*** Dataset entries ***

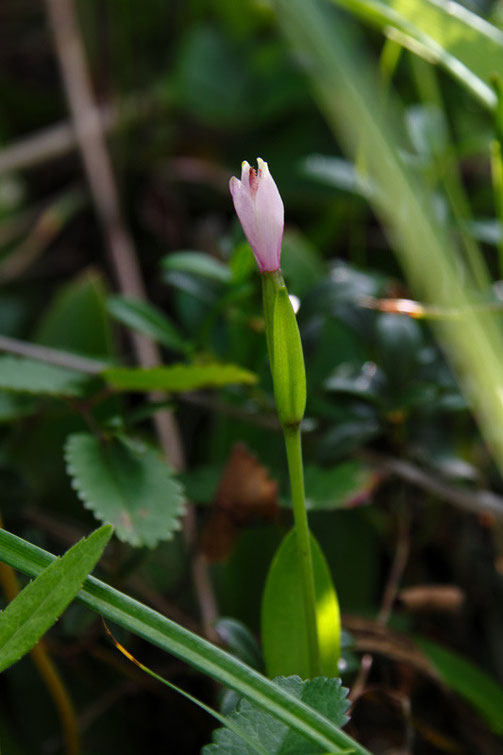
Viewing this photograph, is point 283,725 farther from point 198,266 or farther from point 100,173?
point 100,173

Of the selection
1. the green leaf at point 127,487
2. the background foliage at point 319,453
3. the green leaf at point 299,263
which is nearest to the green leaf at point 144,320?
the background foliage at point 319,453

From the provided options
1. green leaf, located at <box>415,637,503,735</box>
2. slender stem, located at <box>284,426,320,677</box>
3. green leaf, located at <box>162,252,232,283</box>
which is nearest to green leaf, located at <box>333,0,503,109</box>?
green leaf, located at <box>162,252,232,283</box>

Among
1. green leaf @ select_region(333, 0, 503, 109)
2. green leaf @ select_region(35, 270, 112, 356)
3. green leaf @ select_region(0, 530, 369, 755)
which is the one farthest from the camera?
green leaf @ select_region(35, 270, 112, 356)

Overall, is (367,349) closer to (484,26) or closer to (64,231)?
(484,26)

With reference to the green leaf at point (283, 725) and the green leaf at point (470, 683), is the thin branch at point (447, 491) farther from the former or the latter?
the green leaf at point (283, 725)

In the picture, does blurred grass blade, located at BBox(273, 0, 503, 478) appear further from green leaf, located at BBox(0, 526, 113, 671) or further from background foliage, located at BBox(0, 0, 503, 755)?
green leaf, located at BBox(0, 526, 113, 671)
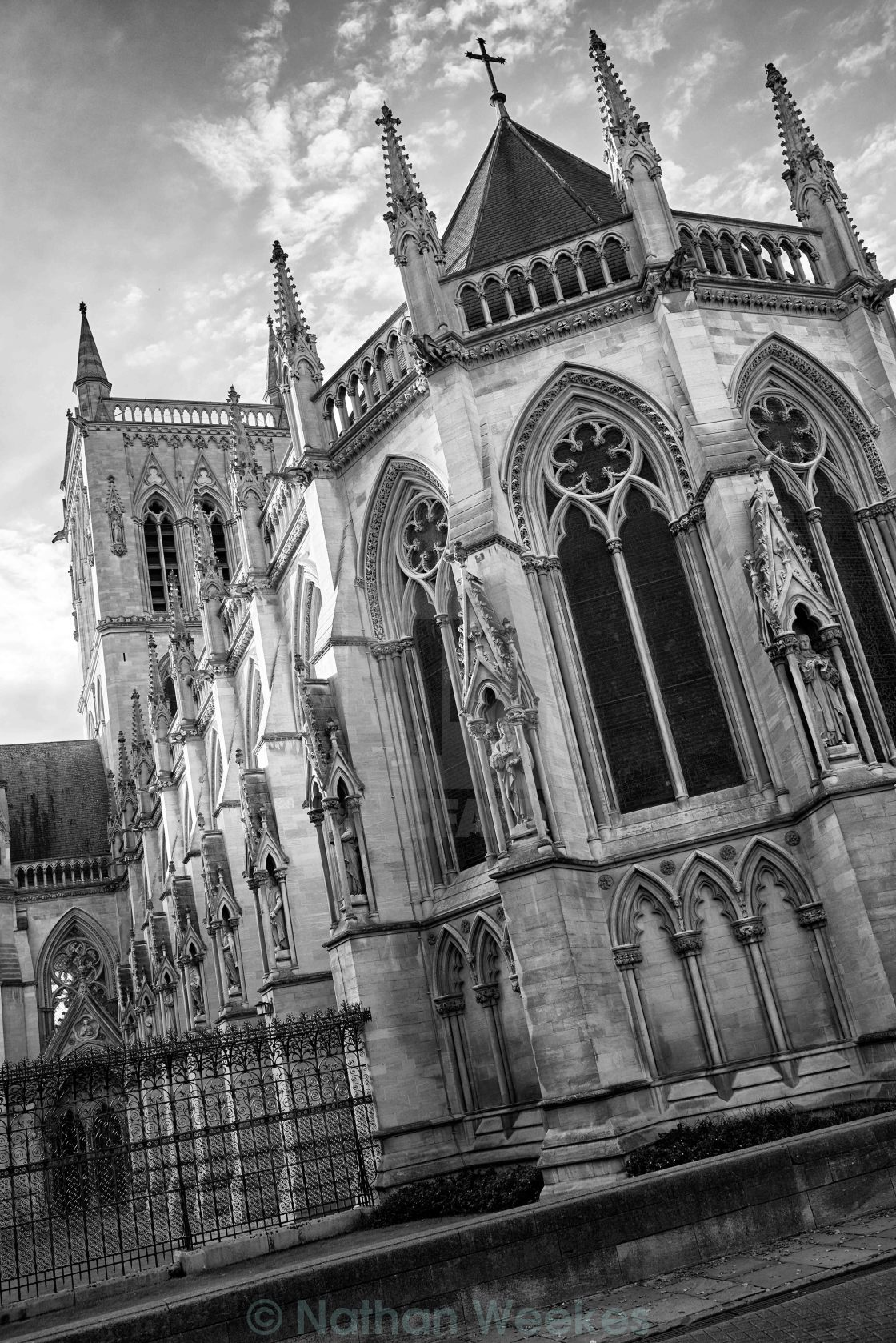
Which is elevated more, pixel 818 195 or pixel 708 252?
pixel 818 195

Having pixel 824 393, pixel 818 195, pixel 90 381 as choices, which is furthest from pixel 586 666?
pixel 90 381

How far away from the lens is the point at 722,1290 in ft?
26.8

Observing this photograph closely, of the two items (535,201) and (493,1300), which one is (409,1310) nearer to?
(493,1300)

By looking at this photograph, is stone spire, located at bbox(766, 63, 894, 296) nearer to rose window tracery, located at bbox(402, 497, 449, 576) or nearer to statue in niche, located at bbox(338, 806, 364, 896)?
rose window tracery, located at bbox(402, 497, 449, 576)

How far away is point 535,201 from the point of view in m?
20.5

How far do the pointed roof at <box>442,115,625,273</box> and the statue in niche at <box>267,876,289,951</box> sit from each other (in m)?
11.2

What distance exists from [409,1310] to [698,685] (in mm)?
9914

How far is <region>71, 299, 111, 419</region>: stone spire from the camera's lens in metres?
51.1

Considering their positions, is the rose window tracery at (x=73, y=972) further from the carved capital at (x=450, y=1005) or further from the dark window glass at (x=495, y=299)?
the dark window glass at (x=495, y=299)

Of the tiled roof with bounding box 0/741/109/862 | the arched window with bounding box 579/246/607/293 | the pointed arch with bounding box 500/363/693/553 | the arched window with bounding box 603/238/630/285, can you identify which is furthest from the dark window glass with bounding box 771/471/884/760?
the tiled roof with bounding box 0/741/109/862

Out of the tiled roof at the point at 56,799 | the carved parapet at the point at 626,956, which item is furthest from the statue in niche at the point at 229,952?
the tiled roof at the point at 56,799

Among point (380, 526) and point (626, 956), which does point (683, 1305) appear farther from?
point (380, 526)

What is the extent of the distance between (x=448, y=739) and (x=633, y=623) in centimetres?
358

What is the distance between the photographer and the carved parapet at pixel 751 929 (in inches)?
576
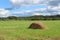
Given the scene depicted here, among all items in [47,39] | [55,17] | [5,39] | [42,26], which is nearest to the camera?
[5,39]

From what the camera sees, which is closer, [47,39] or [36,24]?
[47,39]

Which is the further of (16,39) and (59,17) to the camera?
(59,17)

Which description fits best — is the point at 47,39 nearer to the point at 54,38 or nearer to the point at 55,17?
the point at 54,38

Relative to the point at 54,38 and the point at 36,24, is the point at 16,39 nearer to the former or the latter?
the point at 54,38

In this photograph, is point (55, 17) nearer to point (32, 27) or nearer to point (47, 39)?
point (32, 27)

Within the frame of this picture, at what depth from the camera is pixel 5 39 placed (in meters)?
19.9

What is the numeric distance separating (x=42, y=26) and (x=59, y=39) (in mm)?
11030

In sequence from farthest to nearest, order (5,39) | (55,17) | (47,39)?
(55,17)
(47,39)
(5,39)

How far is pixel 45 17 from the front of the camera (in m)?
91.0

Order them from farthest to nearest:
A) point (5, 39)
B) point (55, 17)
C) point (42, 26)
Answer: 1. point (55, 17)
2. point (42, 26)
3. point (5, 39)

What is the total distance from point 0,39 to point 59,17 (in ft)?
238

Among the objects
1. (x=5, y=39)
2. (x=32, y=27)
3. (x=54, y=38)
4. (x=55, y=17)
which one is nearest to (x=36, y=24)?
(x=32, y=27)

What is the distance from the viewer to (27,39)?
20922 millimetres

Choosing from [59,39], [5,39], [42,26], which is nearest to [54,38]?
[59,39]
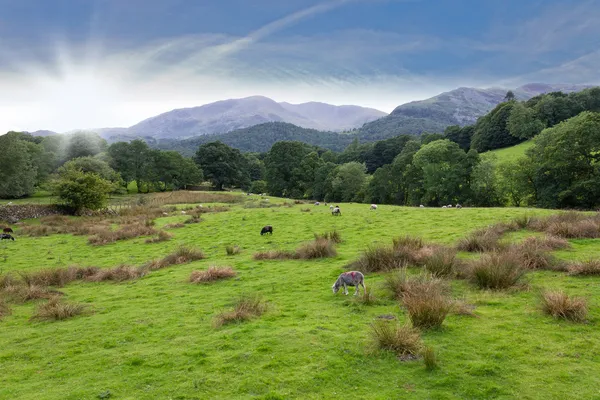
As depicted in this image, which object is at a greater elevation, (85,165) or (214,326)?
(85,165)

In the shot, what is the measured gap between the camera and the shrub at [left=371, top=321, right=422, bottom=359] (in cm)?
757

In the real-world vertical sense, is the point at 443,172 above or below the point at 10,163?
below

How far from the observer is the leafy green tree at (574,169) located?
39.4 metres

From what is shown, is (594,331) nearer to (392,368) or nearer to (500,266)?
(500,266)

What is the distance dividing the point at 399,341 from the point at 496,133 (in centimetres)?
10997

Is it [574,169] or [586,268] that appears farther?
[574,169]

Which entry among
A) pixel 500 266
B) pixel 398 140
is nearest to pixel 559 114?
pixel 398 140

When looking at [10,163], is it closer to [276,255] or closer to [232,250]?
[232,250]

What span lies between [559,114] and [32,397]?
119 meters

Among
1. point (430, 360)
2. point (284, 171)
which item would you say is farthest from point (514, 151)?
point (430, 360)

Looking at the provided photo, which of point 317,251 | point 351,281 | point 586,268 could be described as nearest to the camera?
point 586,268

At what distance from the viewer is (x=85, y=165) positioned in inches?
2687

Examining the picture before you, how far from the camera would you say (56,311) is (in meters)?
12.0

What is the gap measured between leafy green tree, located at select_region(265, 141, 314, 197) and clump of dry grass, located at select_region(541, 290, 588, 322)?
267ft
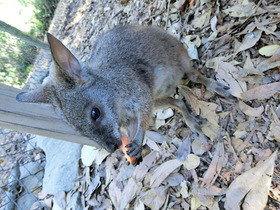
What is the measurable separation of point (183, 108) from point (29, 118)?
5.92ft

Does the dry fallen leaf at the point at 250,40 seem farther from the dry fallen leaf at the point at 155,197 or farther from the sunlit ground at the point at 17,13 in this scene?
the sunlit ground at the point at 17,13

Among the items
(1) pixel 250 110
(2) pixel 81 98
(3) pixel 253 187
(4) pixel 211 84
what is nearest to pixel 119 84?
(2) pixel 81 98

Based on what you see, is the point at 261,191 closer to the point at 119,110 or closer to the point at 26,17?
the point at 119,110

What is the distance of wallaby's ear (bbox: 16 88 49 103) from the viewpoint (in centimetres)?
266

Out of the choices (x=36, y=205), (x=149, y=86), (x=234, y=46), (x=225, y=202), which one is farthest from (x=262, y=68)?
(x=36, y=205)

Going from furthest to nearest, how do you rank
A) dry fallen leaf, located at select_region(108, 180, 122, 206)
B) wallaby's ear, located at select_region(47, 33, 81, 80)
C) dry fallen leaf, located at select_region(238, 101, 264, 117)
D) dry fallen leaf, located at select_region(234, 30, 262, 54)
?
1. dry fallen leaf, located at select_region(108, 180, 122, 206)
2. dry fallen leaf, located at select_region(234, 30, 262, 54)
3. dry fallen leaf, located at select_region(238, 101, 264, 117)
4. wallaby's ear, located at select_region(47, 33, 81, 80)

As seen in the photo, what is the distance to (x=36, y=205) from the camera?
4.31 meters

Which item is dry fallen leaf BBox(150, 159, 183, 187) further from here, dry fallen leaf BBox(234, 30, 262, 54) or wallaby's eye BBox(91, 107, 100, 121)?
dry fallen leaf BBox(234, 30, 262, 54)

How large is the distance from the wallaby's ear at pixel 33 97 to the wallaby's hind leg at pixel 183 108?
1415 mm

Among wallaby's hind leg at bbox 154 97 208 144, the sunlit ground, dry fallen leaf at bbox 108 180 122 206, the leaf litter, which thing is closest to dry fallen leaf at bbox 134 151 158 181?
the leaf litter

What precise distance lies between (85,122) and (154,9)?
2.72m

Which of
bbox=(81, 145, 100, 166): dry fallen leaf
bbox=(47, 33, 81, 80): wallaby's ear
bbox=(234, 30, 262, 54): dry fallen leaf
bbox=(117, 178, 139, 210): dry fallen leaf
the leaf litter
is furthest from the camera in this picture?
bbox=(81, 145, 100, 166): dry fallen leaf

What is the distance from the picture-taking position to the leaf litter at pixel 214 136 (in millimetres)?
2607

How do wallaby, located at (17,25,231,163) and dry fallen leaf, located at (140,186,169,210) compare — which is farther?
dry fallen leaf, located at (140,186,169,210)
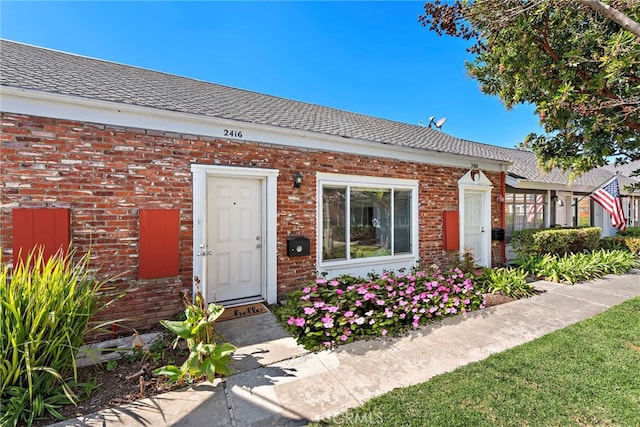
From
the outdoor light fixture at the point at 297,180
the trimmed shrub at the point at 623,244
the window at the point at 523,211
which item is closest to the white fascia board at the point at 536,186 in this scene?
the window at the point at 523,211

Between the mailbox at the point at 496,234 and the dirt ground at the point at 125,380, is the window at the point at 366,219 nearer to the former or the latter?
the mailbox at the point at 496,234

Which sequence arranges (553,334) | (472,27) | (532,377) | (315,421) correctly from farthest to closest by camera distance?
(472,27) < (553,334) < (532,377) < (315,421)

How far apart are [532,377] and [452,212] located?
16.3ft

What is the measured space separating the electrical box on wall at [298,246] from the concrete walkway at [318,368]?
132cm

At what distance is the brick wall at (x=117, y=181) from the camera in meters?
3.56

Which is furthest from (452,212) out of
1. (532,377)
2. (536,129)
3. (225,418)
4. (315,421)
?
(225,418)

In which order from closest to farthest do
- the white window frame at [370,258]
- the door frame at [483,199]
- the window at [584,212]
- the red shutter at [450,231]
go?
1. the white window frame at [370,258]
2. the red shutter at [450,231]
3. the door frame at [483,199]
4. the window at [584,212]

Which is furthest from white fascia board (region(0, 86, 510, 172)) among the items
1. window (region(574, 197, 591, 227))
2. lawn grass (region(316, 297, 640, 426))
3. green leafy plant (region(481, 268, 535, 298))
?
window (region(574, 197, 591, 227))

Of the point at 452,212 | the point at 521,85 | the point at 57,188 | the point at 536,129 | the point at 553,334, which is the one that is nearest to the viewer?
the point at 57,188

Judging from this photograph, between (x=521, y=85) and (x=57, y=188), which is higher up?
(x=521, y=85)

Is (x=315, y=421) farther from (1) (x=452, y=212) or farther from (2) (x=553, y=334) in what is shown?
(1) (x=452, y=212)

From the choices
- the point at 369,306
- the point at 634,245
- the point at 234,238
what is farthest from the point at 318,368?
the point at 634,245

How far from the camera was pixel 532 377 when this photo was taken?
3.04 m

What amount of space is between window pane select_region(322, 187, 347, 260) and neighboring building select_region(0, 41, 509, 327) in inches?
1.3
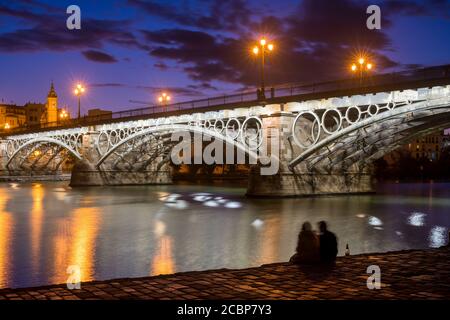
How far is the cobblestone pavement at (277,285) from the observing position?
7.90 m

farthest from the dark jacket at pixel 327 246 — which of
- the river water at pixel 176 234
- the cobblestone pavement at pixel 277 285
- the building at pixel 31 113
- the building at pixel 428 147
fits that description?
A: the building at pixel 428 147

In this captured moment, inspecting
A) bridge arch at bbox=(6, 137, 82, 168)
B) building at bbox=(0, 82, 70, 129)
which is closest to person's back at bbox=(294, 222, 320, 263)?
bridge arch at bbox=(6, 137, 82, 168)

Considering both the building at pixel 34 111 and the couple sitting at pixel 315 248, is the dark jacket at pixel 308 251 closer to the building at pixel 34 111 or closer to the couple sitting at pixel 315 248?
the couple sitting at pixel 315 248

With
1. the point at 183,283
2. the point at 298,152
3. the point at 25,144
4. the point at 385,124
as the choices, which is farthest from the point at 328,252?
the point at 25,144

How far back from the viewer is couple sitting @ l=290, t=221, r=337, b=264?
34.8 feet

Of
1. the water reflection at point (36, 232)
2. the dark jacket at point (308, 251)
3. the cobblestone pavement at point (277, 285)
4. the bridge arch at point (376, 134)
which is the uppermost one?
the bridge arch at point (376, 134)

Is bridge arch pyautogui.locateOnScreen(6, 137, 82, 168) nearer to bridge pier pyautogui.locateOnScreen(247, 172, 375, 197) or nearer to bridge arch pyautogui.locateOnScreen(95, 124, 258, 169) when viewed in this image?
bridge arch pyautogui.locateOnScreen(95, 124, 258, 169)

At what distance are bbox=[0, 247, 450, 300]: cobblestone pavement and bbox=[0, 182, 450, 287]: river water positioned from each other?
5325 millimetres

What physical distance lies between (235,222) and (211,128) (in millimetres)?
22169

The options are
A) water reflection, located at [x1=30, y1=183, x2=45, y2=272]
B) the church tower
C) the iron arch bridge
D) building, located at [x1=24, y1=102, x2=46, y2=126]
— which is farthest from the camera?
building, located at [x1=24, y1=102, x2=46, y2=126]

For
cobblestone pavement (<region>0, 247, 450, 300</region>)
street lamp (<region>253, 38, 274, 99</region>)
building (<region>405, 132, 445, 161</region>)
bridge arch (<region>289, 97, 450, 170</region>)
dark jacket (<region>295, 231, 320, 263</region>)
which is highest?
street lamp (<region>253, 38, 274, 99</region>)

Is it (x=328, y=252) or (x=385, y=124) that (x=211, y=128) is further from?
(x=328, y=252)

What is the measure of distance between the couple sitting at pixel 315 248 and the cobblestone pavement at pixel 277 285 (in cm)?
28

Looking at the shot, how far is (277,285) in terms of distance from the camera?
8648 millimetres
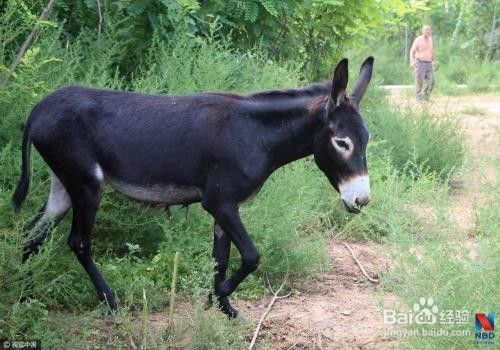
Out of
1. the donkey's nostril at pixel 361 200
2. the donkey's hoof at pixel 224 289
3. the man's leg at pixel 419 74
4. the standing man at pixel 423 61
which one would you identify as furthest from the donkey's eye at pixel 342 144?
the man's leg at pixel 419 74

***

Required work ▸
Please put the lines of the records above, from the line with "What precise distance" to the line with "(472,27) < (553,334) < (532,377) < (315,421)", both included, into a JSON list of strings, one string per line and no blank lines. Leave the pictures out of the list.

Problem solution ▸
[
  "What precise distance lies between (85,122) and (154,9)?",
  "2.72m",
  "Which of",
  "bbox=(81, 145, 100, 166): dry fallen leaf",
  "bbox=(47, 33, 81, 80): wallaby's ear",
  "bbox=(234, 30, 262, 54): dry fallen leaf",
  "bbox=(117, 178, 139, 210): dry fallen leaf",
  "the leaf litter",
  "is furthest from the camera in this picture?",
  "bbox=(81, 145, 100, 166): dry fallen leaf",
  "What is the distance from the picture-taking position to the leaf litter at pixel 214 136 (in millimetres)?",
  "2607",
  "How do wallaby, located at (17,25,231,163) and dry fallen leaf, located at (140,186,169,210) compare — which is farther?",
  "dry fallen leaf, located at (140,186,169,210)",
  "From",
  "the outdoor light fixture at the point at 297,180",
  "the trimmed shrub at the point at 623,244",
  "the window at the point at 523,211",
  "which item is closest to the white fascia board at the point at 536,186 in this scene?",
  "the window at the point at 523,211",
  "Between the mailbox at the point at 496,234 and the dirt ground at the point at 125,380, is the window at the point at 366,219 nearer to the former or the latter?",
  "the mailbox at the point at 496,234",
  "Which sequence arranges (553,334) | (472,27) | (532,377) | (315,421) correctly from farthest to closest by camera distance?",
  "(472,27) < (553,334) < (532,377) < (315,421)"
]